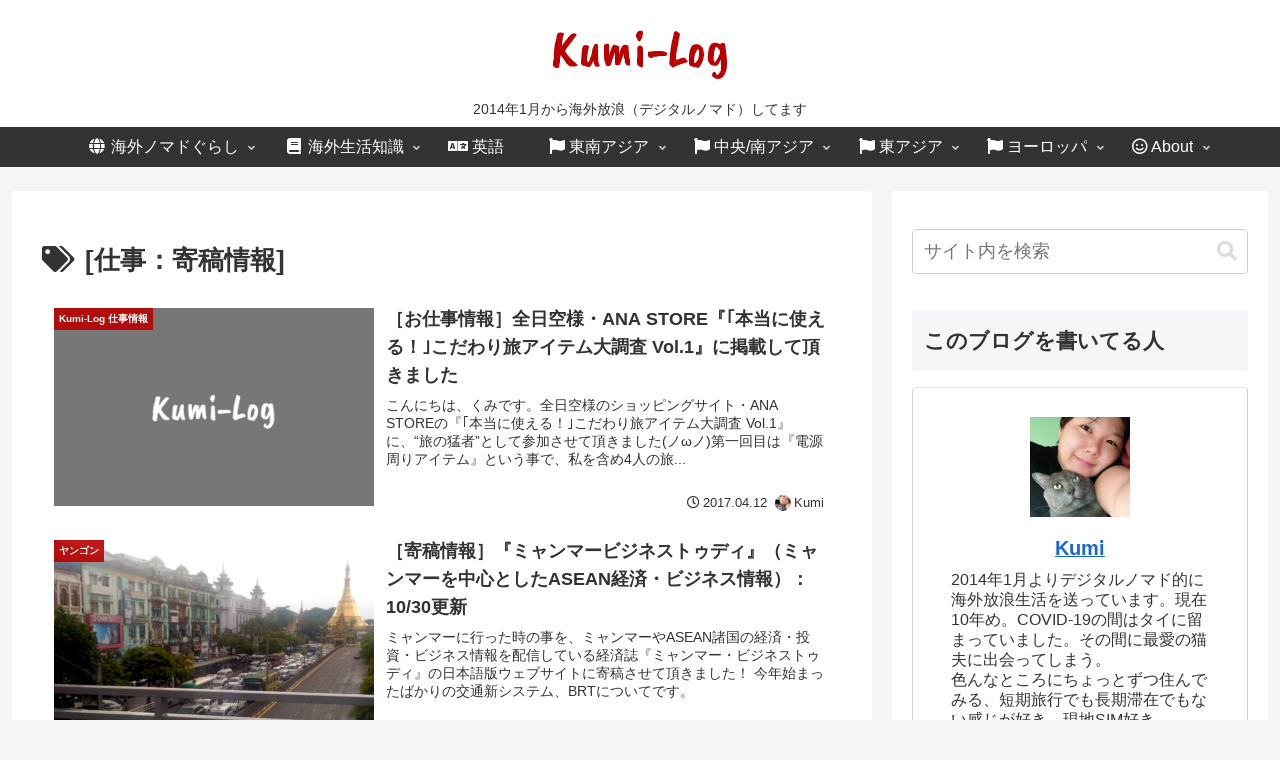

--- FILE ---
content_type: text/html; charset=utf-8
request_url: https://www.google.com/recaptcha/api2/aframe
body_size: 263
content:
<!DOCTYPE HTML><html><head><meta http-equiv="content-type" content="text/html; charset=UTF-8"></head><body><script nonce="d4S-m7efA0AgRivwy2c5-w">/** Anti-fraud and anti-abuse applications only. See google.com/recaptcha */ try{var clients={'sodar':'https://pagead2.googlesyndication.com/pagead/sodar?'};window.addEventListener("message",function(a){try{if(a.source===window.parent){var b=JSON.parse(a.data);var c=clients[b['id']];if(c){var d=document.createElement('img');d.src=c+b['params']+'&rc='+(localStorage.getItem("rc::a")?sessionStorage.getItem("rc::b"):"");window.document.body.appendChild(d);sessionStorage.setItem("rc::e",parseInt(sessionStorage.getItem("rc::e")||0)+1);localStorage.setItem("rc::h",'1767707177607');}}}catch(b){}});window.parent.postMessage("_grecaptcha_ready", "*");}catch(b){}</script></body></html>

[Task] Copy every single line of the material above that holds "https".

[Finished exercise]
request_url: https://www.google.com/recaptcha/api2/aframe
<!DOCTYPE HTML><html><head><meta http-equiv="content-type" content="text/html; charset=UTF-8"></head><body><script nonce="d4S-m7efA0AgRivwy2c5-w">/** Anti-fraud and anti-abuse applications only. See google.com/recaptcha */ try{var clients={'sodar':'https://pagead2.googlesyndication.com/pagead/sodar?'};window.addEventListener("message",function(a){try{if(a.source===window.parent){var b=JSON.parse(a.data);var c=clients[b['id']];if(c){var d=document.createElement('img');d.src=c+b['params']+'&rc='+(localStorage.getItem("rc::a")?sessionStorage.getItem("rc::b"):"");window.document.body.appendChild(d);sessionStorage.setItem("rc::e",parseInt(sessionStorage.getItem("rc::e")||0)+1);localStorage.setItem("rc::h",'1767707177607');}}}catch(b){}});window.parent.postMessage("_grecaptcha_ready", "*");}catch(b){}</script></body></html>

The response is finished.